In 1983, Ocean painted Paul McCartney's portrait and the following year he painted the poet Philip Larkin's portrait for the National Portrait Gallery,[1] a work described by the novelist Nick Hornby as "unanswerable". Four years later, Ocean travelled to Northern Brazil with the American anthropologist Stephen Nugent, a lecturer at the University of London, eager to expose colonial caricatures of the region. Their subsequent book, Big Mouth: The Amazon Speaks, was published by Fourth Estate (HarperCollins) in 1990, and features evocative illustrations of Brazil.

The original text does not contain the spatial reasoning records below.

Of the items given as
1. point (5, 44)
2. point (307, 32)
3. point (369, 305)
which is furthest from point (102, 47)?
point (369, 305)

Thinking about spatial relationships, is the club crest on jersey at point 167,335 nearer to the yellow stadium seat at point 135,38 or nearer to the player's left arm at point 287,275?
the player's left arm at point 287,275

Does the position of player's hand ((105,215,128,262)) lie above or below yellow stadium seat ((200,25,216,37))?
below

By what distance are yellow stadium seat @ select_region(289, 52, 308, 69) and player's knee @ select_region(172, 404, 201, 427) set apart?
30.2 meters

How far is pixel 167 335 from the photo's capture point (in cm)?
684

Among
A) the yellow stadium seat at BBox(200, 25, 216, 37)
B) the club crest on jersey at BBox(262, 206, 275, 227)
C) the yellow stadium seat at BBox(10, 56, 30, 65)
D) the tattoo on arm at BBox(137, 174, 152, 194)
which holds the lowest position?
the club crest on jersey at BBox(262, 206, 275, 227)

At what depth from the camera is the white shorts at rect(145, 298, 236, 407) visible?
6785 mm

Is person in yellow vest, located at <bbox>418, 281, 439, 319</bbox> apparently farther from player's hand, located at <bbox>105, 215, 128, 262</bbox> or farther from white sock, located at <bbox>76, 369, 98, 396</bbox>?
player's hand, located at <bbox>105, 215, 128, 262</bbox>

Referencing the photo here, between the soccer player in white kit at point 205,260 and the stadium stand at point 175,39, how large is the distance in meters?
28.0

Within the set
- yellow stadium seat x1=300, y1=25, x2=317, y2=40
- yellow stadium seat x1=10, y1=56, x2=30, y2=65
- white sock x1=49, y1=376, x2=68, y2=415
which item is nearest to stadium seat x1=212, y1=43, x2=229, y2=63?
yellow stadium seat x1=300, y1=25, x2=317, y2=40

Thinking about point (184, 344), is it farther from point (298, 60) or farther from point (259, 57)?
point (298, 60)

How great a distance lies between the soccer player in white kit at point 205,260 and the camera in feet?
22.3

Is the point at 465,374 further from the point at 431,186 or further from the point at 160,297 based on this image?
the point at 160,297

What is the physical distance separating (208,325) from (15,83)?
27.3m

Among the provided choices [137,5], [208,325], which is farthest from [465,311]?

In 1999 the National Maritime Museum commissioned Ocean to paint a picture of modern maritime Britain. Ocean was elected a Royal Academician in 2004.[2]
Throughout the 1990s and the early years of the twenty-first century, Ocean's paintings were exhibited in many of the leading museums in the United Kingdom. In 2002, Ocean served as Artist-in-Residence at the Dulwich Picture Gallery, which culminated in an exhibition inspired by 17th-century Dutch genre paintings and South London suburbia.[3] In addition to his portrait of Philip Larkin, he is perhaps best known for his iconic etching, Black Love Chair, which appeared on the cover of Paul McCartney's 2007 album Memory Almost Full.[4]
Selected Exhibitions
- 1984 National Portrait Gallery (London)
- 1992 Double-Portrait, Tate Liverpool
- 1997 urbasuburba (with Jock McFadyen), The Whitworth Art Gallery
- 1999 The Painter's Eye (with John Tchalenko), National Portrait Gallery
- 2003 How's My Driving, Dulwich Picture Gallery
- 2006 How do you look (film with John Tchalenko), Hunterian Museum, Royal College of Surgeons of England
- 2009 forthcoming, Sidney Cooper Gallery, Canterbury Christ Church University
Public collections
- British Council
- Bruges-Zeebrugge Port Authority
- Christ Church, Oxford
- Ferens Art Gallery, Hull
- Hertford College, Oxford
- Imperial War Museum, London
- National Maritime Museum, London
- National Portrait Gallery, London
- Queen Mary College, London
- Royal Library, Windsor Castle
- Royal Opera House, Covent Garden
- Royal Society of Chemistry
- St John's College, Cambridge
- South London Gallery
- Scottish National Portrait Gallery, Edinburgh
- University of Birmingham
- Victoria & Albert Museum
- The Whitworth Art Gallery, Manchester
- Wolverhampton Art Gallery
References
This entry is from Wikipedia, the leading user-contributed encyclopedia. It may not have been reviewed by professional editors (see full disclaimer)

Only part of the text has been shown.